▶ [Tasks to carry out]:
1: Using the thread about the NPM code deletion, decide whether each statement below is supported. Answer yes or no for each and quote the words that settle it. (a) NPM restored the code with the developer's consent. (b) ramble81 considers live-linking to the files the bigger issue. (c) Ramin_HAL9001 seriously claims that configuration management is obsolete.
2: Extend the thread about the NPM code deletion past its final comment, in the same style of user replies.

▶ [Document section]:

TL;DR: A patent and trademark agent and NPM bullied an Open Source Dev, so the Dev deleted his code from NPM as is his right. The internet broke. NPM restored the code against the dev's wishes. Corpos win...as always.

[-] ramble81@lemm.ee 77 points 7 months ago

I’d say the bigger issue was people live-linking to the files rather than downloading and using a version controlled copy they can control.

[-] jayrhacker@kbin.social 27 points 7 months ago

They don't teach about Configuration Management in web-dev bootcamp

[-] Ramin_HAL9001@lemmy.ml 11 points 7 months ago* (last edited 7 months ago)

They don’t teach about Configuration Management in web-dev bootcamp

Ha! Bullshit like configuration management, memory management, optimizing compilers, all obsolete technology! We don't need that anymore with modern web browsers now that every single computer ever is connected to the Internet, and now that we have AI to write code for us!!! JavaScript is the one true language!

(sarcasm)

[-] JoMiran@lemmy.ml 12 points 7 months ago

I love how it broke React.

▶ [Data provided]:
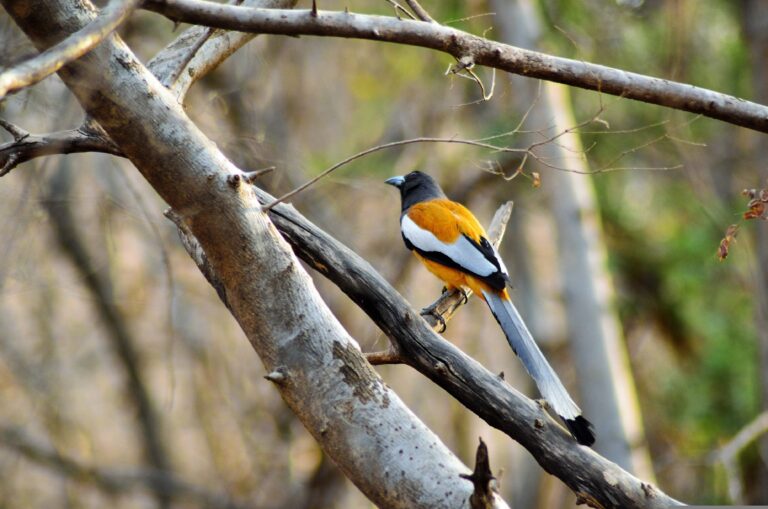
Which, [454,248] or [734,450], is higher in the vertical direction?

▶ [Answer set]:
1:
(a) No: "NPM restored the code against the dev's wishes."
(b) Yes: "I’d say the bigger issue was people live-linking to the files rather than downloading and using a version controlled copy they can control."
(c) No: "(sarcasm)"

2:
[-] Aatube@kbin.social 7 points 7 months ago

“Bullied”? I mean, the open source app the trademarker wanted to replace wasn’t popular either, and I don’t see how the heck “kik” could be related to something for creating templates. Neither do I see it for messaging, but that is a trademark.

In this case, we believe that most users who would come across a kik package, would reasonably expect it to be related to kik.com.

IMO, the dev was the asshole in that case.

[-] zout@kbin.social 58 points 7 months ago

Not in my book. They asked him if he would rename his package, he replied sorry but I'm building a project with this name, and they replied that they were going to send lawyers to do takedowns if he would release his project. This would also rub me the wrong way. Also, the dev was already working on the package before the kik company ever came to NPM. Why would he have to give up on the name for his project?

[-] zylinderhut@feddit.de 8 points 7 months ago

Because not enforcing a trademark means potentially losing the trademark. Not saying that makes it right, IMHO the system just sucks.

[-] pivot_root@lemmy.world 11 points 7 months ago

For United States trademarks, not necessarily. You don't have to enforce the trademark to keep it; you just have to renew it on time.

The problem with not enforcing the trademark is that it opens the term up to genericization (for example, referring to all types of tissues as Kleenex). Genericization will cause a company to lose the trademark.

I don't think kik was worried about that. It's more likely they were bullying the guy into giving up the package name.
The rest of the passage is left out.